__WHAT YOU HAVE TO DO__. Reproduce all of the material below word for word, keeping every line unchanged.

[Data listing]
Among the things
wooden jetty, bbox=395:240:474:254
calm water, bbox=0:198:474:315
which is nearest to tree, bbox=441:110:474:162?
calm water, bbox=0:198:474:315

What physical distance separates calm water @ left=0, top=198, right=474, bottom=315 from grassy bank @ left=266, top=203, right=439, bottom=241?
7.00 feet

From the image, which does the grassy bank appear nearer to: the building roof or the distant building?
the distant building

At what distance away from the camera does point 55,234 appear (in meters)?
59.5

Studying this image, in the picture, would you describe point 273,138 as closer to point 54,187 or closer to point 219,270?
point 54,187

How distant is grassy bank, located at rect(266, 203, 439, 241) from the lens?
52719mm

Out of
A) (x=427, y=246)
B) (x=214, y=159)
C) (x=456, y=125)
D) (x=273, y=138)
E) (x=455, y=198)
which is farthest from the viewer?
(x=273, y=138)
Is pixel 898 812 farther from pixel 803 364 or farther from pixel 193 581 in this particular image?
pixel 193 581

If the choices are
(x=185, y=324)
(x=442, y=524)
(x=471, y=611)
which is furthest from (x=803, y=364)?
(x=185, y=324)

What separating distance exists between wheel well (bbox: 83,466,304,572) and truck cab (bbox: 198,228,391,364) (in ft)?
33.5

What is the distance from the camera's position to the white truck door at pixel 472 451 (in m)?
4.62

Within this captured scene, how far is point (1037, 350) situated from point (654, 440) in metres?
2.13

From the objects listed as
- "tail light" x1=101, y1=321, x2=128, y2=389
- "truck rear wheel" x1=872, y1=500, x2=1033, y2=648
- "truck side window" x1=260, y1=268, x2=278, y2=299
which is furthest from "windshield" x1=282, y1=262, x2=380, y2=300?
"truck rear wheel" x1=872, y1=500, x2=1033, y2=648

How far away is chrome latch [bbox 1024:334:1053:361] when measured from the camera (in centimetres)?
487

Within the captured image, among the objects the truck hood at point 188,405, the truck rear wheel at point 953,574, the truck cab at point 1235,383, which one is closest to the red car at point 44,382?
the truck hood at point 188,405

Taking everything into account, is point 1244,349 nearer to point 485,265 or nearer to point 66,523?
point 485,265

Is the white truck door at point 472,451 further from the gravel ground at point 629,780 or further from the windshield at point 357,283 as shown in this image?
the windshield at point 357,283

__SOLUTION TO THE EXERCISE__.
Among the things
wooden jetty, bbox=395:240:474:254
calm water, bbox=0:198:474:315
which is nearest to tree, bbox=441:110:474:162?
calm water, bbox=0:198:474:315

What physical distance separates calm water @ left=0, top=198, right=474, bottom=315 from grassy bank @ left=266, top=203, right=439, bottom=241?
7.00 feet

From the image, which does the grassy bank appear nearer to: the building roof or the distant building?
the distant building

At what distance away from the camera does point 55,234 appear (in meters)?
59.5

Studying this image, in the picture, would you describe point 273,138 as closer to point 54,187 or closer to point 219,270?
point 54,187

How distant is grassy bank, located at rect(266, 203, 439, 241) from the lens?
52719mm

Out of
A) (x=427, y=246)
B) (x=214, y=159)
C) (x=456, y=125)
D) (x=273, y=138)
E) (x=455, y=198)
which is farthest from the viewer?
(x=273, y=138)
Is pixel 898 812 farther from pixel 803 364 or farther from pixel 193 581 in this particular image?
pixel 193 581

If the choices are
(x=185, y=324)
(x=442, y=524)
(x=471, y=611)
which is furthest from (x=803, y=364)?
(x=185, y=324)

What separating distance exists between wheel well (bbox: 83,466,304,572) and truck cab (bbox: 198,228,391,364) (in ft)?
33.5

What is the distance from the camera's position to the white truck door at pixel 472 451 (in m)?
4.62

Within this captured scene, how far is point (1037, 350) situated from point (654, 440) in metres?
2.13

From the objects listed as
- "tail light" x1=101, y1=321, x2=128, y2=389
- "truck rear wheel" x1=872, y1=500, x2=1033, y2=648
- "truck side window" x1=260, y1=268, x2=278, y2=299
which is furthest from "windshield" x1=282, y1=262, x2=380, y2=300?
"truck rear wheel" x1=872, y1=500, x2=1033, y2=648

How far away is chrome latch [bbox 1024:334:1053:361] when measured from the camera (in centimetres)?
487

Within the captured image, among the objects the truck hood at point 188,405, the truck rear wheel at point 953,574, the truck cab at point 1235,383, which one is closest to the red car at point 44,382?
the truck hood at point 188,405

Taking everything into account, is point 1244,349 nearer to point 485,265 or nearer to point 66,523?
point 485,265

Is the white truck door at point 472,451 further from the gravel ground at point 629,780 or further from the windshield at point 357,283 as shown in this image?
the windshield at point 357,283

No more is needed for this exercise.